At the 2013 WBC, event organizers constructed a stadium and filled it with 201,000 spectators to watch the best biathletes in the world. Among national teams at the WBC, Norway dominated, winning an incredible eight of the eleven competitions, including all three relays. Tora Berger and Emil Hegle Svendsen each won two individual events and contributed to the relay Golds. Tarjei Boe added Gold in the mass start. These eight Gold medals were a record for the IBU World Championships; no other nation has been so prolific or dominant.

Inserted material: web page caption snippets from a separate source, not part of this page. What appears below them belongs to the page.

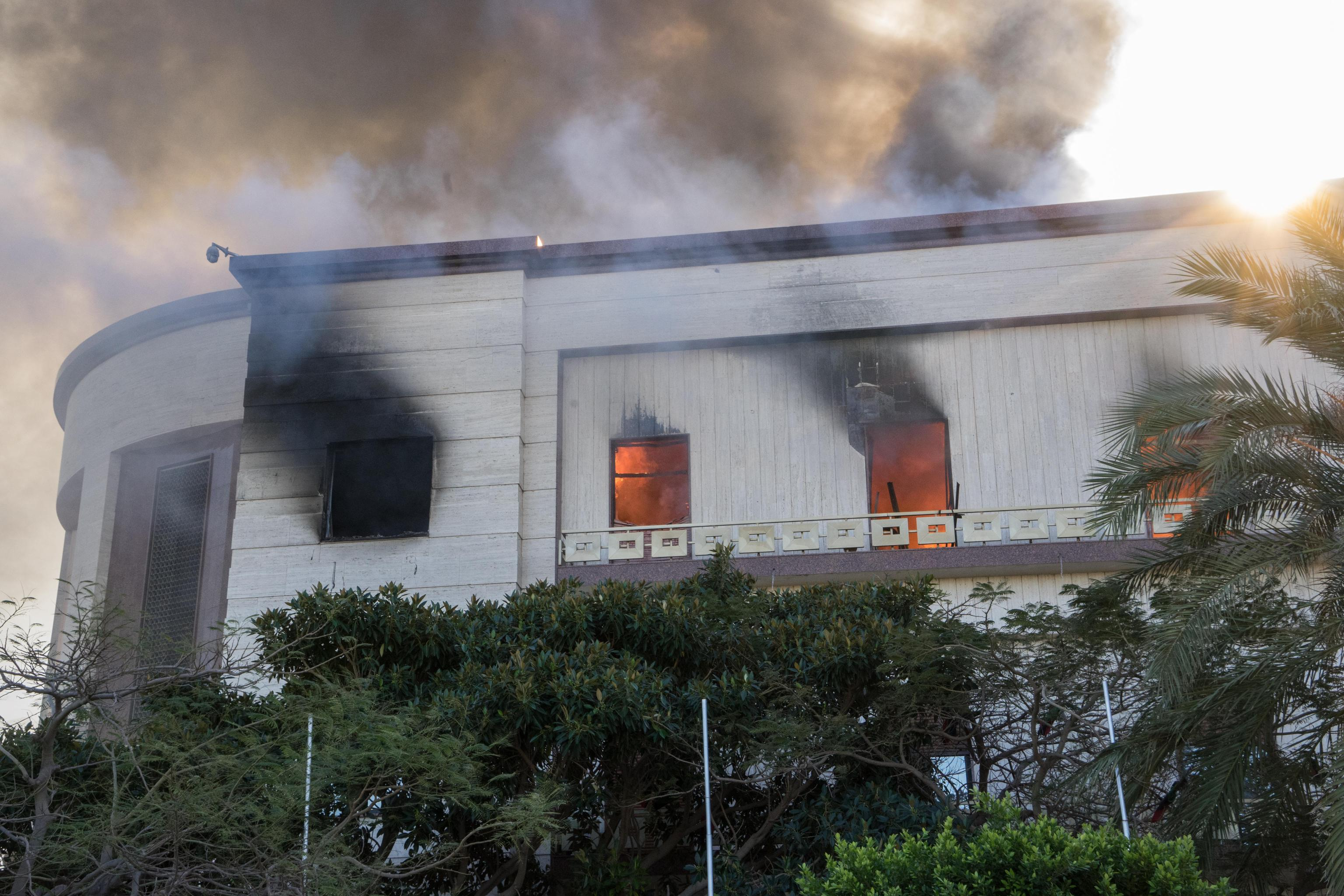 Attacco terroristico al ministero degli Esteri in Libia: cosa sappiamo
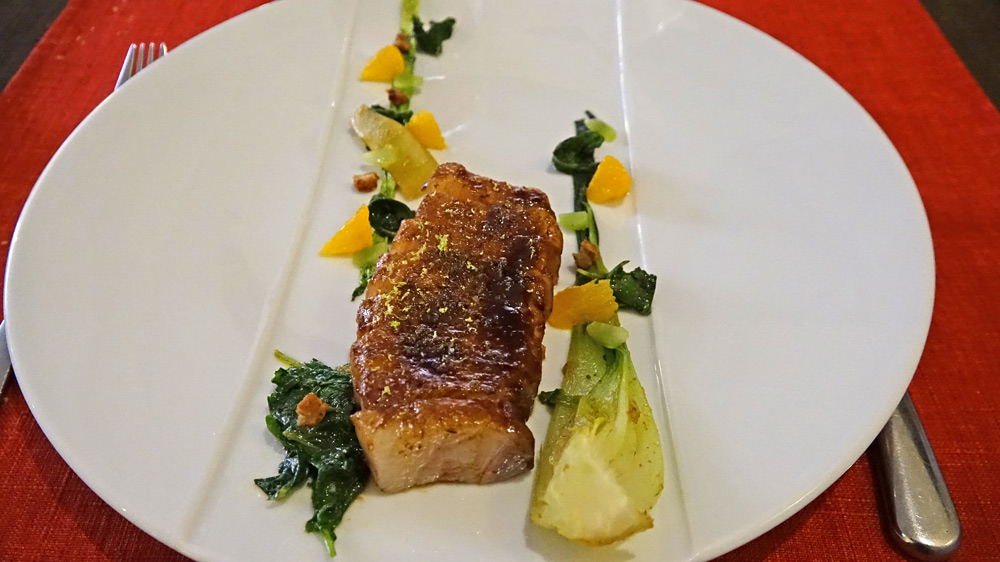 Carré de cochon, celtuce, choux kale et curry roasted
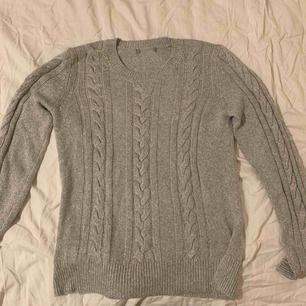 Mysig tunn stickat tröja, relativt lång men går att vika upp som på andra bilden! Osäker på vart den är från men typ H&M.  Har små trådar som sticker ut som syns på tredje bilden. Knappt använd, säljer pga använder aldrig. Köparen står för frakt!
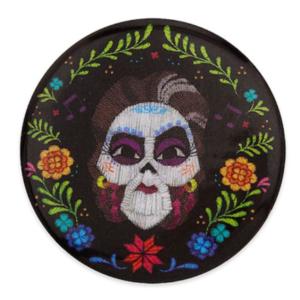 Mama Imelda button/badge pin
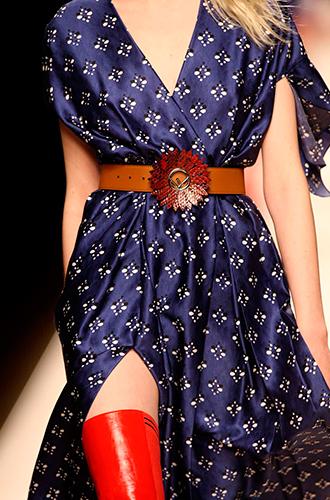 Фото №23 - Fashion director notes: акценты и детали в показе Fendi в Милане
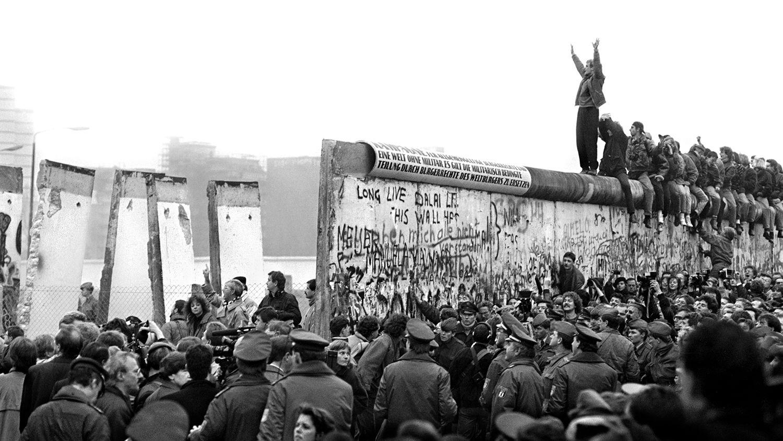Bức tường Berlin sụp đổ năm 1989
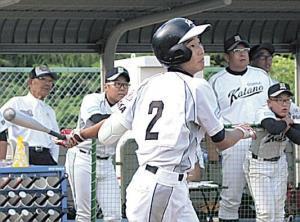 7回1死一、二塁、大阪交野・薬師寺が同点打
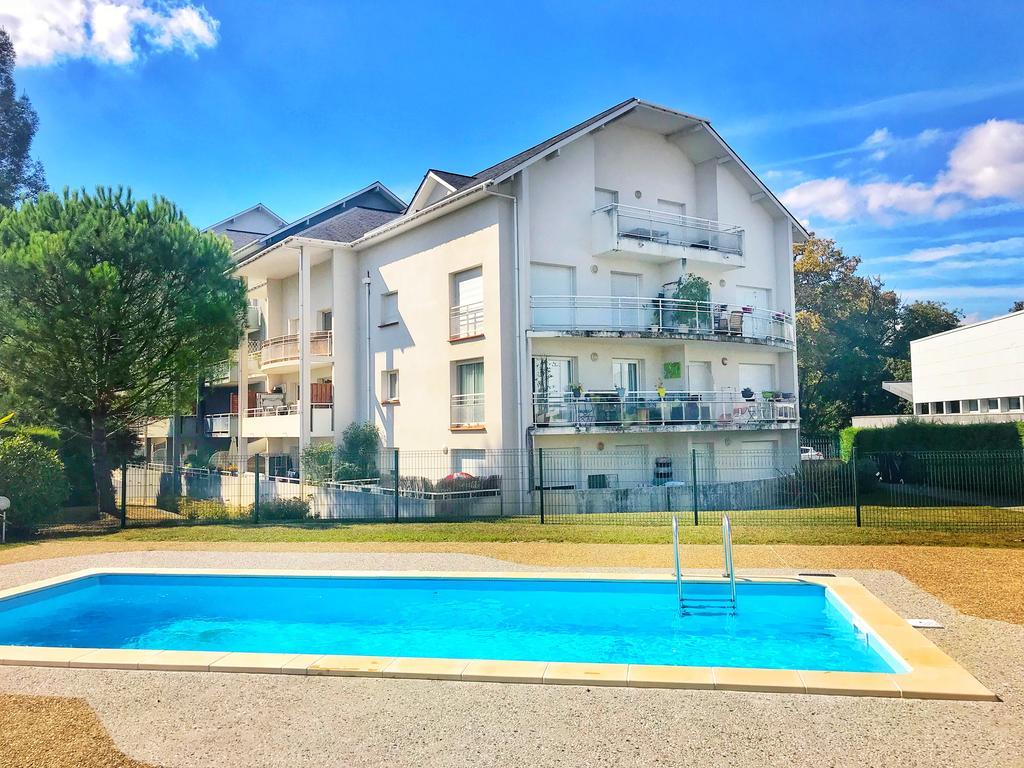 Appartement Balcon Et Piscine Pau, Billère, France - Booking destiné Piscine Billere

On the other hand, biathletes from 12 different countries won medals — and that was a new record for medal distribution. In 2011 at Khanty Mansiysk, Russia, 11 nations took home a medal. This year 12 nations won at least one medal. Tim Burke from the USA earned a Silver Medal in the 20K event. This was the first medal for the red, white, and blue since Josh Thompson won the 20K Silver in 1987.
Lapua Polar Biathlon .22 LR Ammo Wins 97% of all 2013 WBC Medals
In the world of precision shooting, it’s unusual for one ammo-maker to completely dominate a major shooting event. But that’s exactly what happened at the 2013 World Biathlon Championships. An amazing 32 out of 33 total medals awarded in Nova Mesto went to biathletes shooting Lapua ammuntion, specifically Lapua .22 LR Polar Biathlon. That works out to 96.9% of ALL medals at this year’s IBU World Championships. Hats off to Lapua for producing the winningest biathlon ammunition ever made.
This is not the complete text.